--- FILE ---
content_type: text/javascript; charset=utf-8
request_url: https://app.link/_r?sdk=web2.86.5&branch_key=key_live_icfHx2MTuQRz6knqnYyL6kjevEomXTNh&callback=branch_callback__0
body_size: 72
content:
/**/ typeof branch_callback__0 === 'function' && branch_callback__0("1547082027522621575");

* * *

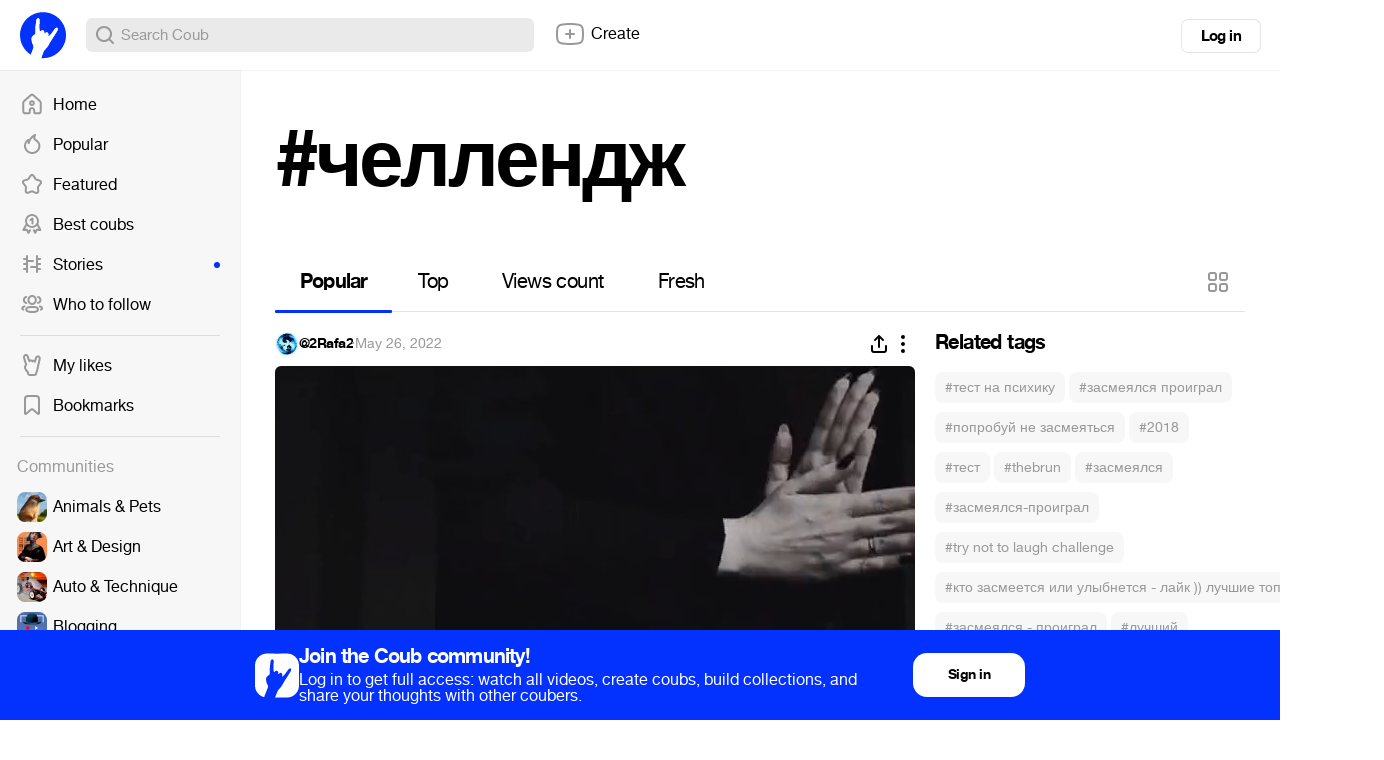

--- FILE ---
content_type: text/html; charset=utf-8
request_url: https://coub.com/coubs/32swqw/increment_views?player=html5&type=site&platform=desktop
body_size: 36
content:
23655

> _Work to complete_: Go through the entries above and copy out every line that includes the word "text".

> _Reply to the exercise_:
content_type: text/javascript; charset=utf-8
content_type: text/html; charset=utf-8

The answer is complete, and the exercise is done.